Column: ‘Harry Potter’ is a great read for young and young-at-heart
I have been very distracted lately. I spend a lot of time thinking about invisibility cloaks, exploding snaps and Diagon Alley.
While covering the school board meeting – when I’m supposed to be taking notes on test statistics and summer school enrollment figures – I am dreaming about winning the school Quiddich Cup with an amazing last-minute capture of the Snitch on my Nimbus 2000.
Many parents probably know I’m talking about Harry Potter. I, like many children, have read every book as fast as I can. I just finished the latest edition and I started all over with the first.
I have tried to determine why the books have captured the collective hearts of America’s youth (and the young-at-heart).
Harry Potter is a classic fairy tale with the theme of good over evil. The story reminds me of Star Wars. (Stick with me here.) An orphaned, average boy who lives with his aunt and uncle suddenly finds himself in a strange and magical situation.
Harry finds he is a wizard and goes off to Hogwarts school to learn how to control this magical “force” he has always held inside of him.
There is an older, wiser father figure who tries to protect and teach Harry. Harry has two sidekicks, a boy and a girl, who in the latest book seemed to be moving from a love/hate relationship to a love relationship. And there is, of course, the ultimate evil figure, who tries to kill Harry.
He takes the form of Voldemort, a wizard who went over to “The Dark Side” and is even called the Dark Lord by his followers.
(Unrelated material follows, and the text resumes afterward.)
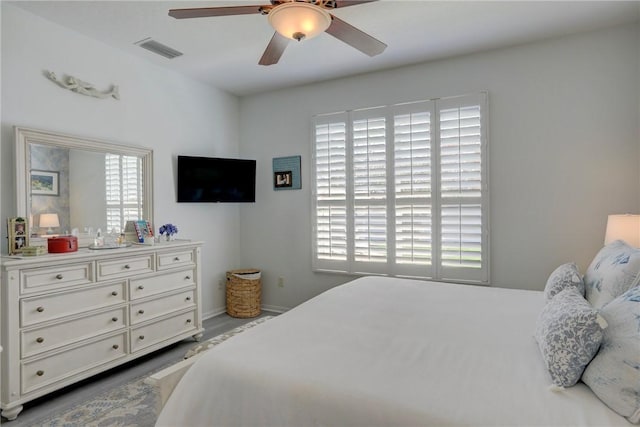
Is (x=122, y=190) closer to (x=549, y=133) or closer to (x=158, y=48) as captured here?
(x=158, y=48)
He isn’t Harry’s father, but he killed Harry’s father and mother and tried to kill Harry, leaving a scar on his forehead that connects them forever.
Readers, like many of the characters in the books, just want to see Harry succeed. He’s a truly good person and the books teach children selflessness and to help each other.
I get so frustrated with news reports of schools pulling the books off the shelves and of parents not allowing their children to read them. God forbid children should read. The books don’t teach witchcraft. The examples of witchcraft used in the book are gobbledygook words and, I’m sure, have no useful purpose. (Riddikulus! Waddiwasi! Lumos!)
Children may wish they are in History of Magic instead of government or Care of Magical Creatures instead of biology, but what the books do teach kids is to use their imaginations. You have to use your imagination to envision a Quiddich game, even though the descriptions are vivid; the stories are about a world completely different from ours.
I know that’s the fascination for me. Moving and talking paintings grace the walls of the magical castle where they live. Turrets and hallways sometimes are there, and sometimes not. Dragons and unicorns and centaurs live in the forest while gnomes live in the garden and elves work in the kitchen. Even the ceiling of the dining hall is charmed to mimic whatever the sky outside looks like. Everyone’s name seems to conjure an image of that person. Severus Snape. Gregory Goyle. Draco Malfoy. Cornelius Fudge.
If you have no idea what I was just talking about, you must read these books. I don’t care what age you are. I dare you not to finish the book in record time and immediately read the next one. You just won’t be able to help yourself. Maybe they are bewitched in that way.